> **PAGE EXTRACT**:
start
A Node.js web scraping application that uses Puppeteer to search for job listings and extract email addresses from search engine results. Specifically designed for Hebrew job searches in the Israeli market.
Built in January 2019. This application demonstrates crawling search engine results, extracting URLs, parsing email addresses, validating and cleaning data, and storing results in MongoDB.
- 🔍 Automated search engine crawling using Puppeteer
- 📧 Email address extraction and validation
- 🧹 Extensive email cleaning and normalization (Israeli domains)
end
> **WRITTEN INSTRUCTION 1**:
Reproduce the part of the Puppeteer job-scraper description that starts at "A Node.js web" and ends at "normalization (Israeli domains)".
> **WRITTEN INSTRUCTION 2**:
Pick up the Puppeteer job-scraper description after its final line and keep writing.

> **Saved data entries**:
start
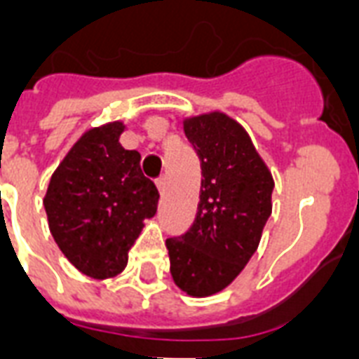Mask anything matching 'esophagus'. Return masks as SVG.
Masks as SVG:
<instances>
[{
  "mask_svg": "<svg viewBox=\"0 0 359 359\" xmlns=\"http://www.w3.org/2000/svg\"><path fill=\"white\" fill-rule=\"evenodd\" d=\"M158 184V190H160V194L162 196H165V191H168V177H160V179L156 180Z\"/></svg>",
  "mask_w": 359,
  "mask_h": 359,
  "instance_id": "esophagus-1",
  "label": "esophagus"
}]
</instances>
end
start
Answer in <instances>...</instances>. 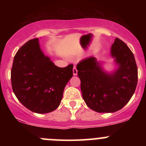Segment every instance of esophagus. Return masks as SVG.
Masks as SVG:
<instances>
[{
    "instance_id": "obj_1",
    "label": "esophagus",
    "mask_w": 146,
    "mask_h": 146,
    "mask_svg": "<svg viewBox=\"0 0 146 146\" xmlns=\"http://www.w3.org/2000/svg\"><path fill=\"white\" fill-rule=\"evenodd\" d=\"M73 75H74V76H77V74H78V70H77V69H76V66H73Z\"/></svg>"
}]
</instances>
end
> **EXPECTED ANSWER 1**:
A Node.js web scraping application that uses Puppeteer to search for job listings and extract email addresses from search engine results. Specifically designed for Hebrew job searches in the Israeli market.
Built in January 2019. This application demonstrates crawling search engine results, extracting URLs, parsing email addresses, validating and cleaning data, and storing results in MongoDB.
- 🔍 Automated search engine crawling using Puppeteer
- 📧 Email address extraction and validation
- 🧹 Extensive email cleaning and normalization (Israeli domains)

> **EXPECTED ANSWER 2**:
- 💾 MongoDB storage with duplicate prevention
- ⚡ Performance optimization with resource blocking
- 🧪 Test mode support for development
- 🇮🇱 Hebrew search query support
- 🔧 Configurable search parameters and limits
flowchart TD
A[Start Application] --> B[Load Settings]
B --> C{Test Mode?}
C -->|Yes| D[Load Local Sources]
C -->|No| E[Initialize Puppeteer]
D --> F[Extract URLs]
E --> G[Navigate to Search URL]
G --> H[Block Resources]
H --> I[Wait for Page Load]
I --> F
F --> J[Parse Email Addresses]
J --> K[Clean & Validate Emails]
K --> L[Store in MongoDB]
L --> M{Goal Reached?}
M -->|No| N{Max Processes?}
M -->|Yes| O[End]
N -->|No| G
N -->|Yes| O
flowchart LR
A[Search Keys] --> B[Build Query]
B --> C[Search Engine]
C --> D[HTML Content]
D --> E[URL Extraction]
E --> F[Email Regex]
F --> G[Raw Emails]
G --> H[Cleaning Logic]
H --> I[Validation]
I --> J[MongoDB]
J --> K[Unique Emails]
- Node.js (v10 or higher)
- npm or yarn
- MongoDB (local or remote instance)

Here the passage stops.